Marsden Jacob Associates assessed the gravity irrigation business as being financially unsustainable assuming constant prices in real terms, and that decreasing prices by five per cent or 10 per cent would only exacerbate the adverse financial position of the gravity irrigation business.
Marsden Jacob Associates also revealed that 80 per cent of channels delivered less than 500Ml, accounting for only 18 per cent of total deliveries, while 20 per cent of channels delivered 500Ml, accounting for about 82 per cent during the 2017 irrigation season.
These and other findings led the review to question the rationale for refurbishing under-utilised assets, outlined the potential to reduce the irrigation footprint and decommission a relatively high number of channels with a low number of delivery shares all without any great impact on revenue.

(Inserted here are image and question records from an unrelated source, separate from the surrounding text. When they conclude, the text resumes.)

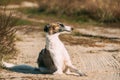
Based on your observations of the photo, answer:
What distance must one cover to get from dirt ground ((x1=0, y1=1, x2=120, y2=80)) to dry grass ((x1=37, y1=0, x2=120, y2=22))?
5.17 m

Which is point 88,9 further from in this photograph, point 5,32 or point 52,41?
point 52,41

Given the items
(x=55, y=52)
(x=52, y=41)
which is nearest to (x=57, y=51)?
(x=55, y=52)

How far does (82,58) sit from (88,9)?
15.1 meters

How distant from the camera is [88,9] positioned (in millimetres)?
31219

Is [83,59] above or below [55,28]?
below

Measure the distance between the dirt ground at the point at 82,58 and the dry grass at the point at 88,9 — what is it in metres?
5.17

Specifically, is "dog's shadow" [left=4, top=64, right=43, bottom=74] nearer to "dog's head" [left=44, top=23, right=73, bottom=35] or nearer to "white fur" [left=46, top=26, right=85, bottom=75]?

These findings are consistent with the long standing views of a section of the irrigation community and the Goulburn Valley Environment Group.
Some timelines contained within the review are less than aspirational and if we want to create a sustainable irrigation industry in Northern Victoria we must implement the rationalisation and reduction of the irrigation footprint in a structured manner now.
While all stakeholders are responsible in part for the deficiency of the $2billion modernisation of ageing and inefficient irrigation system, it has been evident virtually from the start that insufficient funds had been allocated to the multi-faceted reorganisation of the social, economic and environmental interests.
If an additional $300 million is needed to deliver a sustainable irrigation industry and a healthy environment, so be it.